Nato a Torino il 20 giugno 1946, Zunino ha costruito nel capoluogo piemontese l’intero percorso di formazione, laureandosi alla facoltà di Scienze politiche. In quelle aule incontra figure che segneranno profondamente il suo metodo e il suo sguardo: Norberto Bobbio, Siro Lombardini, Luigi Firpo. Non semplici riferimenti accademici, ma un vero laboratorio critico che gli trasmette il gusto per l’argomentazione serrata, il rispetto per le fonti, la diffidenza verso ogni semplificazione ideologica.

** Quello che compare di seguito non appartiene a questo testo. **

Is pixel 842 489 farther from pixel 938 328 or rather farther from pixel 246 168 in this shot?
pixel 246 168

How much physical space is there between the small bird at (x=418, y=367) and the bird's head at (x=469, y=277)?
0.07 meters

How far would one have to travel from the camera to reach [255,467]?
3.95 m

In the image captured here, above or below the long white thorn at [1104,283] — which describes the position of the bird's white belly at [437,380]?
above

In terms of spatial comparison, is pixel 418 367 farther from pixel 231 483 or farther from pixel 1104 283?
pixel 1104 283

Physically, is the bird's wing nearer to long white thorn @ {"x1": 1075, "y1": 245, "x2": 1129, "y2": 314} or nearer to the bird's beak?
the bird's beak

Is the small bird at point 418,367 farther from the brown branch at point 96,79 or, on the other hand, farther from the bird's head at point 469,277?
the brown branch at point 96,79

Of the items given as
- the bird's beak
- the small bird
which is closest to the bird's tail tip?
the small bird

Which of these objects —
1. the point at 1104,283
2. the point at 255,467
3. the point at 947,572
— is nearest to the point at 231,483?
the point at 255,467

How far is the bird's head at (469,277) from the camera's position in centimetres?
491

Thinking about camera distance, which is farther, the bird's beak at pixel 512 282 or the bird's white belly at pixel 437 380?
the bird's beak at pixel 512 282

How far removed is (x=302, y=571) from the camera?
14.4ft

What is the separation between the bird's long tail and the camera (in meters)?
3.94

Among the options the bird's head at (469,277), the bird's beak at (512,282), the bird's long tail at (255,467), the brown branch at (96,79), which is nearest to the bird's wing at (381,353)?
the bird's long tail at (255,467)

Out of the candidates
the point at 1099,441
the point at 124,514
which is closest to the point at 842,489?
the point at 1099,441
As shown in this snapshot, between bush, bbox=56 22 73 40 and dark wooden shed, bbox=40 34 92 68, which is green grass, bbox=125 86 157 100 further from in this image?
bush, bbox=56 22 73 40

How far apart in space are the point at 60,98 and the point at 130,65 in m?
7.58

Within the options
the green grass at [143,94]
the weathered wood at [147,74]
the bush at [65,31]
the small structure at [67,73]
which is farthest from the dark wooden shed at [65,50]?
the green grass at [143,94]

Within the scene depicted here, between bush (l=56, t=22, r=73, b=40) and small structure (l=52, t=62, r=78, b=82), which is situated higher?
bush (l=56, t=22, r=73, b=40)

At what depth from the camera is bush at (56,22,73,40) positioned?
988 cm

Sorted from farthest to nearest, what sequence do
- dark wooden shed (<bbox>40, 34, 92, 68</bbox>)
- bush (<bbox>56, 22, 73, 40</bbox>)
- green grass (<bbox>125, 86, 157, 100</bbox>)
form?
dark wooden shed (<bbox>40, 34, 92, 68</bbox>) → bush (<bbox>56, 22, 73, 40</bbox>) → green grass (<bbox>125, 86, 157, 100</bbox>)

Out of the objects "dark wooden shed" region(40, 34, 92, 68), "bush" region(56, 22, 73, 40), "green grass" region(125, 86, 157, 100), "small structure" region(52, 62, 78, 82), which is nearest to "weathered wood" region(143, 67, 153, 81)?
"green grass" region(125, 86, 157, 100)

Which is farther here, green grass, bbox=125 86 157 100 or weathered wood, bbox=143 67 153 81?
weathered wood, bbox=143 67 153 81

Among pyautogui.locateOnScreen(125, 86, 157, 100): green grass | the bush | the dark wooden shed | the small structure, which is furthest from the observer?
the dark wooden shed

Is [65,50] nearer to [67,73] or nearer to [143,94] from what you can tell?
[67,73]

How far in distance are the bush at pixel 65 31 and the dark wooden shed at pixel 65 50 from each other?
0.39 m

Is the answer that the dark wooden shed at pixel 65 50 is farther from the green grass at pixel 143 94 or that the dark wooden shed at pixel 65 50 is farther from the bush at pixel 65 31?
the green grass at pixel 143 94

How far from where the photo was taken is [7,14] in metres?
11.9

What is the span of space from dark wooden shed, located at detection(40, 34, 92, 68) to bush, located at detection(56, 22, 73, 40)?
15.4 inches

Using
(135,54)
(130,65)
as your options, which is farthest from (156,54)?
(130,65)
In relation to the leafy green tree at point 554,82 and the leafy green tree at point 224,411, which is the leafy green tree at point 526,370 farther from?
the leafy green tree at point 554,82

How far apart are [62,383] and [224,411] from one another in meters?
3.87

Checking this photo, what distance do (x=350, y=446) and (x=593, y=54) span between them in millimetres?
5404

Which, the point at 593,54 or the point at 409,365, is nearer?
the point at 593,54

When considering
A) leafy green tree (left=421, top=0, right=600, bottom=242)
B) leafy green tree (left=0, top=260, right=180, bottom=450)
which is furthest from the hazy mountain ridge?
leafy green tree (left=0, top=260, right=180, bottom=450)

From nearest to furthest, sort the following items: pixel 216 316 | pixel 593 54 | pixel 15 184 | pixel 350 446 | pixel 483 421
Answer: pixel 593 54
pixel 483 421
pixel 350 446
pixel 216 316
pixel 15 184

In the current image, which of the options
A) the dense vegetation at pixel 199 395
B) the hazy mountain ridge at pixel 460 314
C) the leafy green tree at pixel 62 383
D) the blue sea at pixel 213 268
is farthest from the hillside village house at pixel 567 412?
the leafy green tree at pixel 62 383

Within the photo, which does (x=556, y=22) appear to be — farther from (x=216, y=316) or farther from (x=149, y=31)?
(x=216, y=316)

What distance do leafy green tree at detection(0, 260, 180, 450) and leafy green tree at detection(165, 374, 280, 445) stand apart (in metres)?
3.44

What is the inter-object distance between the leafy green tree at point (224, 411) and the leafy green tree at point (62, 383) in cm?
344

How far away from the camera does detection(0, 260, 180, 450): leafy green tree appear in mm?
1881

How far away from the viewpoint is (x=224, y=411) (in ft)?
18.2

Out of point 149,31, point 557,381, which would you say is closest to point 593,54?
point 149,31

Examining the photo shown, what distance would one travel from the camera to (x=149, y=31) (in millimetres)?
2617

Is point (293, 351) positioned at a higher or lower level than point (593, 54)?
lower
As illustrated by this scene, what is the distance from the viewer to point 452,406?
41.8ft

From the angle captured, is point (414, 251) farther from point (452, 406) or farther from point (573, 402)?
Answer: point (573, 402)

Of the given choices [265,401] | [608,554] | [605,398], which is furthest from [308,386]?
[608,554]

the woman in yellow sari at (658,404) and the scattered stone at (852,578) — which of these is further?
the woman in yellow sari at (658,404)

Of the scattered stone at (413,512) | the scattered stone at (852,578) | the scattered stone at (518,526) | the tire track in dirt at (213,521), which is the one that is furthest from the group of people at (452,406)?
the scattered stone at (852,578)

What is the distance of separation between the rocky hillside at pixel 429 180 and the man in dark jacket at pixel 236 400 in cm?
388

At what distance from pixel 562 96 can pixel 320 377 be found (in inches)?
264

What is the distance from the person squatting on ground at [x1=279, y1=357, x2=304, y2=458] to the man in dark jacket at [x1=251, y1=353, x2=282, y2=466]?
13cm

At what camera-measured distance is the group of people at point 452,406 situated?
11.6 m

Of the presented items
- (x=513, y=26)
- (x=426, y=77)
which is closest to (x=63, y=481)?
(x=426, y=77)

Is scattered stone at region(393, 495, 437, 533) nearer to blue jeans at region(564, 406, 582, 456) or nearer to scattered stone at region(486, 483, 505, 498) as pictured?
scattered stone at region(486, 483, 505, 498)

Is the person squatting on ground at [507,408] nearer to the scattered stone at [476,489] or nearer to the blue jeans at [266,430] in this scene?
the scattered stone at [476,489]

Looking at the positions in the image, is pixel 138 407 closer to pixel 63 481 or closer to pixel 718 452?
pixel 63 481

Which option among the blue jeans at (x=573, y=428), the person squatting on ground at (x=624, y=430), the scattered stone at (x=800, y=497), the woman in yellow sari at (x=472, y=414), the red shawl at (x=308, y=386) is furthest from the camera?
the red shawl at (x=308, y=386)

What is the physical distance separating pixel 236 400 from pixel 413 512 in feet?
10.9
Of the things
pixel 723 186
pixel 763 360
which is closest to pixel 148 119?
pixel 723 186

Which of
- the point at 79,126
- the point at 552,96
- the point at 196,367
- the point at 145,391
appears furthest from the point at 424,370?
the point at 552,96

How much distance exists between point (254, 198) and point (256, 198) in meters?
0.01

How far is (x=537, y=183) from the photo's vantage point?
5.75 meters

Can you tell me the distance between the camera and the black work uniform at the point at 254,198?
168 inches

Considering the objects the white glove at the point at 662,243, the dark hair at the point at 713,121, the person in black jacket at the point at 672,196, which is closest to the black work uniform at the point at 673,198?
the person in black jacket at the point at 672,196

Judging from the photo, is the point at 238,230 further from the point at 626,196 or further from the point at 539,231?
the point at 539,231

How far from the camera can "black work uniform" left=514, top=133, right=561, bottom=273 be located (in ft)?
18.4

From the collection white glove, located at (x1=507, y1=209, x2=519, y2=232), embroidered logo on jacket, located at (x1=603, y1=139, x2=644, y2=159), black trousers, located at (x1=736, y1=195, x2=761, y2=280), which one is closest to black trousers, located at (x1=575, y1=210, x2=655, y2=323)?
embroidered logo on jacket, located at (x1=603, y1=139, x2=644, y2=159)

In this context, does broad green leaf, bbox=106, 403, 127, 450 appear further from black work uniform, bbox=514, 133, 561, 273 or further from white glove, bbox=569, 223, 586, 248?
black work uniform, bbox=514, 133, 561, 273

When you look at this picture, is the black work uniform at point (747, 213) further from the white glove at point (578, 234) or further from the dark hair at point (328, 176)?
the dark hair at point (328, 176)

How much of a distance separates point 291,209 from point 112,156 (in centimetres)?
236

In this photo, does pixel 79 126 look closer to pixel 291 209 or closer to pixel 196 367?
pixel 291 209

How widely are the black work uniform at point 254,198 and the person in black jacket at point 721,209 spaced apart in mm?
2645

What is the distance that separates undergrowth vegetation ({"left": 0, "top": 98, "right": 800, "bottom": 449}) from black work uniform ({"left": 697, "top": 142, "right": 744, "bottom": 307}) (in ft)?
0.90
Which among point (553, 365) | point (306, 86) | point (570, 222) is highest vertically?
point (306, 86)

Il percorso universitario procede con coerenza e senza scorciatoie. Nel 1970 consegue la laurea con una tesi sulla civiltà cattolica e sulle origini del fascismo, tema che aveva già affrontato nel 1967 in una pubblicazione per l’editore torinese Giappichelli: un segnale precoce di maturità intellettuale. Nel 1973 viene nominato incaricato esterno di Storia contemporanea; nel 1980 diventa professore associato; nel 1994 una commissione nazionale lo chiama alla cattedra di ordinario. Insegna alla facoltà di Lettere dell’Università di Trieste, poi rientra nel 1997 all’Università di Torino, dove prosegue l’insegnamento a Scienze politiche, consolidando un rapporto profondo con studenti e colleghi.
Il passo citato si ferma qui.